Ks. Walii. Lecz gdyby nawet i nie było pisma,
Prawdaby żyła od wieku do wieku,
Ustnem podaniem wciąż przekazywana
Od pierwszej chwili aż do końca świata.
Gloucest. (na str.). Tak mądre dzieci, mówią, krótko żyją.
Ks. Walii. Co mówisz, stryju?
Gloucest. Mówię, że bez pisma
Ustnie podane wieści długo żyją.
(na str.) Wzorem starego grzechu nieprawości
Dwa różne zdania jednem kończę słowem.
Ks. Walii. Ten Juliusz Cezar wielki to był człowiek.
Za skarb przez męstwo dowcipowi dany
Dowcip zapłacił męstwu wieczną chwałą.
Śmierć nie podbije tego podbiciela,
Nie żyjąc bowiem w swojej chwale żyje.
Czy wiesz co myślę, książę Buckinghamie?
Bucking. Co książe?
Ks. Walii. Jeśli lat męskich dożyję,
Odzyskam stare nasze prawa w Francyi,
Albo jak żołnierz zginę, będąc królem.
Gloucest (na str.). Przed krótkiem latem wczesna zwykle wiosna.
Bucking. Na szczęście książe York nam przybywa.
Ks. Walii. Jak się masz, bracie, Ryszardzie Yorku?
York.
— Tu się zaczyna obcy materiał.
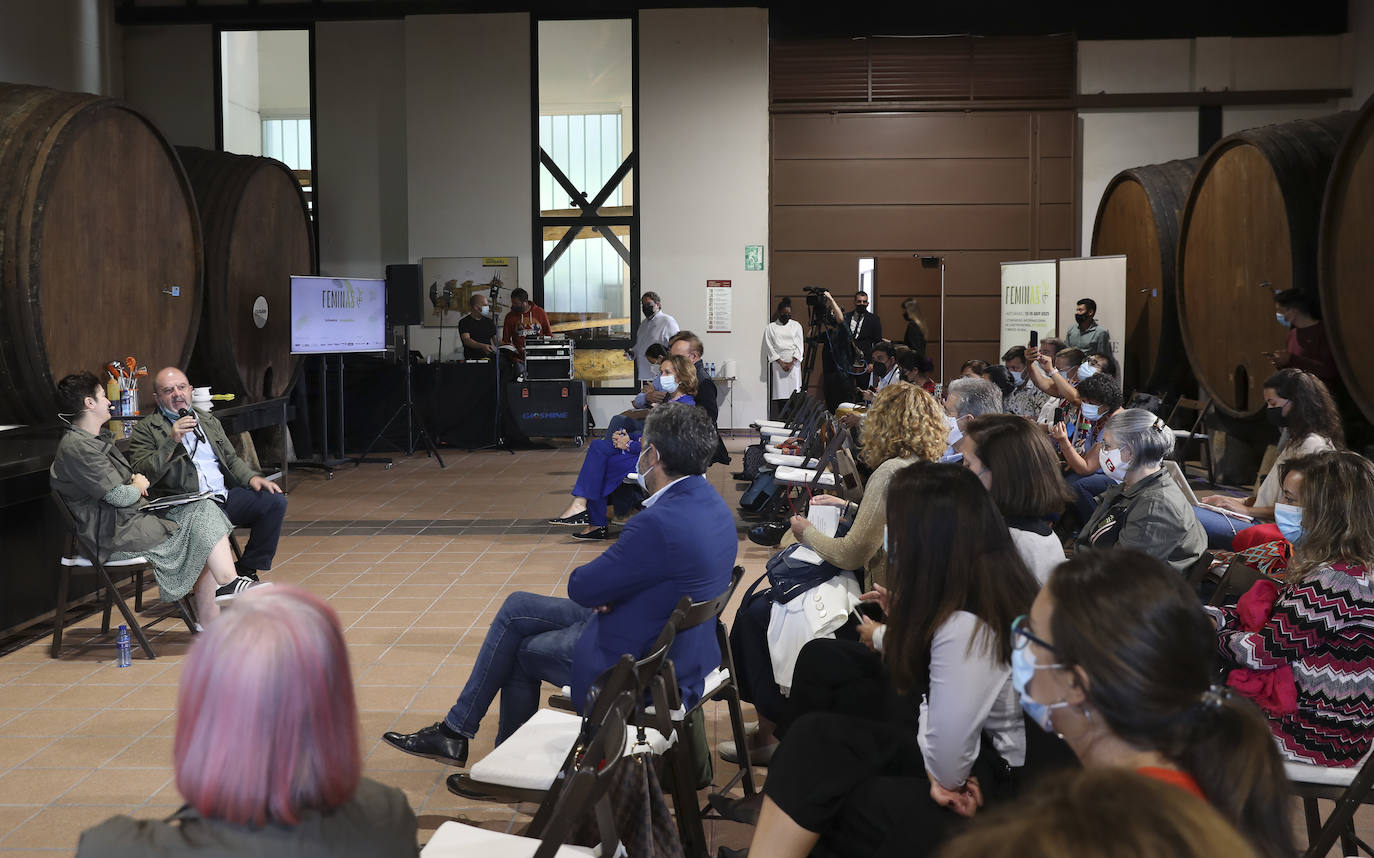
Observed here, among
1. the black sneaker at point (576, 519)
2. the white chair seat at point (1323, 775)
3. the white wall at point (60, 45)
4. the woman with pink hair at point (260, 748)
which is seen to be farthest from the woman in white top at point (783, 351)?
the woman with pink hair at point (260, 748)

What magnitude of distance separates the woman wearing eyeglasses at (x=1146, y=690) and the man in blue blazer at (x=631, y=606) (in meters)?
1.38

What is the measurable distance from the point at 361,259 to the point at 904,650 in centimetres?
1188

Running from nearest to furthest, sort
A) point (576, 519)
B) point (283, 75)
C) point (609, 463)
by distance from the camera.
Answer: point (609, 463)
point (576, 519)
point (283, 75)

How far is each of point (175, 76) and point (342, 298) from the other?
5.08 meters

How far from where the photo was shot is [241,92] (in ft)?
44.1

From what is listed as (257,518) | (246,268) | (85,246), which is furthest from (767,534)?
(246,268)

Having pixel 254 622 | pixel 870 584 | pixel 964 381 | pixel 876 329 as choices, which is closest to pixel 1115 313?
pixel 876 329

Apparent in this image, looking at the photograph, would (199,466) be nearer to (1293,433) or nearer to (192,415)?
(192,415)

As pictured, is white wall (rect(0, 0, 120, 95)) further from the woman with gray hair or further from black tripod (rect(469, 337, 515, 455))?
the woman with gray hair

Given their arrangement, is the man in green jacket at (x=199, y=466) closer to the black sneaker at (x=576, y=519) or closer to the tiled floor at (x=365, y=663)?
the tiled floor at (x=365, y=663)

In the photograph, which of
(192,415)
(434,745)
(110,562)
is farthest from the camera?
(192,415)

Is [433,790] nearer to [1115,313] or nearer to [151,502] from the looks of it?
[151,502]

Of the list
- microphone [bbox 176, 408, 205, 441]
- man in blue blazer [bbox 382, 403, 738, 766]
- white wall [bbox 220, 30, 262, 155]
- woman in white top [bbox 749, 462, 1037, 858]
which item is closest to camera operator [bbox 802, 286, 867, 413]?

Dobrze, mój królu, bo tak cię zwać muszę.
Ks. Walii. Z mym wielkim smutkiem równie jak i twoim
Zbyt wcześnie umarł ten, z którego śmiercią
Niemało stracił tytuł majestatu.
Gloucest. Jakże twe zdrowie, szlachetny kuzynie?
York. Dziękuję, stryju. Mówiłeś, milordzie,
Że prędko rosną niepotrzebne chwasty;
Patrz, książę, brat mój przerósł mnie o wiele.
Gloucest. Prawda, milordzie.
York. Więc on niepotrzebny?
Gloucest. Nie mogę tego powiedzieć, kuzynie.
York. To on ci winien większą jak ja wdzięczność.
Gloucest. Jak mój król on mi rozkazywać może,
A ty jak krewny masz władzę nade mną.